According to what we’ve learned thus far, the assets, resources, and capabilities of a company are what give it a competitive advantage over its rivals. The VRIO analysis is something that has been suggested to evaluate the benefit that is provided by this particular combination of resources, assets, and capabilities. This analysis requires the resources to be:
- V (Value), can the resource be considered valuable to the organization?
- R (Rarity): Does the resource have a low supply or is it one of a kind among its rivals?
- I (Imitability) — Is the resource challenging to imitate, or will a business that tries to acquire it be at a competitive disadvantage?
- O (Organization) Does the company have an organization that can fully utilize this resource and derives value from it?

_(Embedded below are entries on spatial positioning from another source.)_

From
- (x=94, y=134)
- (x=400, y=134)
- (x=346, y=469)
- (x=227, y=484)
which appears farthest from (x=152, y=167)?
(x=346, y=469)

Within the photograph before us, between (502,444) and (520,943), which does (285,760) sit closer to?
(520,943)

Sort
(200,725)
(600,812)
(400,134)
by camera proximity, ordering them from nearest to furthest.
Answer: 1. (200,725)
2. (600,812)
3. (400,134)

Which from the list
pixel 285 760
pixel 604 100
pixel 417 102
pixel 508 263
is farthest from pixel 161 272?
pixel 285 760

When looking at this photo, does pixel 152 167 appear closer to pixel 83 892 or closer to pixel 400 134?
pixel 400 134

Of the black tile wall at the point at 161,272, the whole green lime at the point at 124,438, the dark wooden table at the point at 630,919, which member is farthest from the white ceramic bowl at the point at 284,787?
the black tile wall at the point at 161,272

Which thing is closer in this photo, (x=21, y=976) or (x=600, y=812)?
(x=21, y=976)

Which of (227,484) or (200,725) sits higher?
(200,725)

You are only in the presence of a competitive advantage if the answer to all four of the aforementioned questions is yes. Rather, competencies are divided into two categories: personal, which includes knowledge, skill sets, abilities, experience, and character; and corporate, which includes all of these except for personality (processes). The activities along the value chain that constitute a company’s core competencies are those in which the company is regarded as performing superiorly to its rivals. The process of evaluating a company’s relative market performance in comparison with that of its primary competitors is known as competitive benchmarking. This can result in the development of a strategy, which can be broken down into the following points:
- Step 1: an analysis of the situation, which includes the identification of any gaps in competence; specifically, how do the company’s A competencies compare to the market demands placed on suppliers?
- Step 2: What do you see the demands of the market being in the year 2020? Triage
- Step 3: Objectives (the same as stage 2), what does company A want the competence status to look like in five years?
The fourth stage is the implementation of the strategy, which addresses the question of how the goals should be attained. Typically, this is accomplished through the distribution of resources, such as money, people, etc.
In this assessment, the value net, which is a company’s process of creating value in cooperation with partners and rivals as well as customers and suppliers (vertical network partners), is also an essential aspect to consider.
This enables us to see the formation of two symmetries: on the vertical, the co-creation of value by suppliers and customers such as in the scenario of IKEA (the IKEA effect), which permits creating value on the consumer side; and on the the horizontal, the element that forces us to comprehend that both acquaintances and foes are parts of a larger value net. This is the case, for example, with businesses that you adore and companies that you cherish the ability to despise.